Two doses of the unlicensed vaccine -- called Bexsero and made by Novartis -- are required to protect individuals against meningitis B. Princeton hopes to make the first two doses of the vaccine available in early December, and the second in February.
Also this week, the University of California, Santa Barbara, reported that three students were being treated for meningococcal disease, and that their cases were caused by type B bacteria -- the same bacteria strain causing the Princeton outbreak.
However, no link has been found between the California cases and those at Princeton, the Santa Barbara County Public Health Department said.
What is meningitis B?
Meningitis is an infection of the membranes that cover the brain and the spinal cord, known as the meninges.
There are two forms of meningitis: bacterial and viral. The bacterial form is rare in the United States, and the group B bacterial strains are even more rare.
Meningitis can spread via the exchange of saliva and other respiratory secretions through kissing, coughing, sharing drinks and living in close quarters, such as in dormitories, according to the New Jersey state health department.
Symptoms can include stiff neck, headache, fever, vomiting, rashes, sensitivity to light and confusion. Untreated, the disease can lead to complications such as hearing impairment, brain damage, limb amputations and death.

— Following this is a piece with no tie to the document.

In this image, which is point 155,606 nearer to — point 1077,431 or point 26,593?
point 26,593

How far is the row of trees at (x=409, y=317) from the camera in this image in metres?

Antibiotic treatment of the most common types of bacterial meningitis "should reduce the risk of dying from meningitis to below 15%, although the risk remains higher among young infants and the elderly," according to the CDC.
In 2012, there were 480 cases of bacterial meningitis in the United States, according to the CDC. Of those, 160 were group B.
School activities continue
Several students told CNN that their peers are not overly afraid of getting meningitis, but that it's definitely a topic of conversation.
"I think students do know that it is an important and fatal issue that is spreading on campus - and each student individually decides to what degree to protect themselves," Stephen Cognetta, a junior, said in an e-mail.
He and others said they probably would sign up for the meningitis B vaccine if it becomes available.
"If the vaccine was offered and if there is enough scientific evidence proving its effectiveness, I would take it to reduce risk of infection," he said.
Thanksgiving break at Princeton begins Tuesday after classes, and the semester at "Old Nassau" resumes December 2.
"At this time, the CDC and state health officials recommend that travel plans and activities on the Princeton University campus continue as planned, and the surrounding community can continue to attend events on the Princeton campus," Mbugua said.